I gradi dell’organico e l’uomo
Introduzione all'antropologia filosofica
Pubblicata nel 1928, un anno dopo Essere e tempo di Heidegger, l’opera capitale di Plessner – tradotta ora per la prima volta in italiano – patì marginalità e silenzio da parte di un dibattito teoretico in gran parte assorbito dalla filosofia Heideggeriana.
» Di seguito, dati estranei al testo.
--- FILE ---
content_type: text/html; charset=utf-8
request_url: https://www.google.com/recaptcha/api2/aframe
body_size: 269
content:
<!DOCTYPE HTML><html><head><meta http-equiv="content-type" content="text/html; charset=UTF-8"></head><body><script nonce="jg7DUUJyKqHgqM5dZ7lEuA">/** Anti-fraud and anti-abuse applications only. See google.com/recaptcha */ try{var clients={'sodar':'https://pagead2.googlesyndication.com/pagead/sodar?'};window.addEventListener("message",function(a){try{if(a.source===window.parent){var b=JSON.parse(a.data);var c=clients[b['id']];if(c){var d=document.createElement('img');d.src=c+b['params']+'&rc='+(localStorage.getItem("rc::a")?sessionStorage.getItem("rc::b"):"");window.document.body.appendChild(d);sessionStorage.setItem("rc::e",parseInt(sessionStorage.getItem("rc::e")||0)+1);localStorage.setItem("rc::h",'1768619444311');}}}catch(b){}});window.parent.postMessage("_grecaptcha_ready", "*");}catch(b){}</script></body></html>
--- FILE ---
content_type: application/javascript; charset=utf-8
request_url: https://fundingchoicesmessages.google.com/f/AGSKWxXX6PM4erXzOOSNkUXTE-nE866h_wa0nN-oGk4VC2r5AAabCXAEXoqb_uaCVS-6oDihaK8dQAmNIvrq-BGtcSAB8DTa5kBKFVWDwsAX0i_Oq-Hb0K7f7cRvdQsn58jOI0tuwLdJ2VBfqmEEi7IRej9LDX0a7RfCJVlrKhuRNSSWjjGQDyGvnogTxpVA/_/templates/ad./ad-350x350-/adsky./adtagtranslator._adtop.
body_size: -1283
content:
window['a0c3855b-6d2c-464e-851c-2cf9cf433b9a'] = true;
Da essa la distanziava l’idea di fondo che l’indagine dell’”essere extraumano” non debba “essere preceduta necessariamente da un’analitica esistenziale dell’uomo”. L’antropologia filosofica di Plessner, che negli ultimi decenni e stata accolta tra i vertici del pensiero del Novecento, nega il pervicace soggettivismo secondo il quale “colui che pone le questioni filosofiche e il prossimo esistenziale di se stesso” e parte dal presupposto che l’uomo non sia “né il più prossimo ne il più lontano da se stesso”. Una condizione eccentrica all’interno del vivente che sottrae l’essere umano all’univocità biologica del comportamento e determina la sua forma di vita come essenzialmente artificiale, aperta alla plurivocità della seconda natura. La domanda, di tono kantiano, sulle sue condizioni di possibilità implica un allargamento della prospettiva e conduce a esiti originali, a una sorta di cosmologia dell’organico in generale, ritenuta indispensabile a ogni teoria distintiva dell’esperienza umana.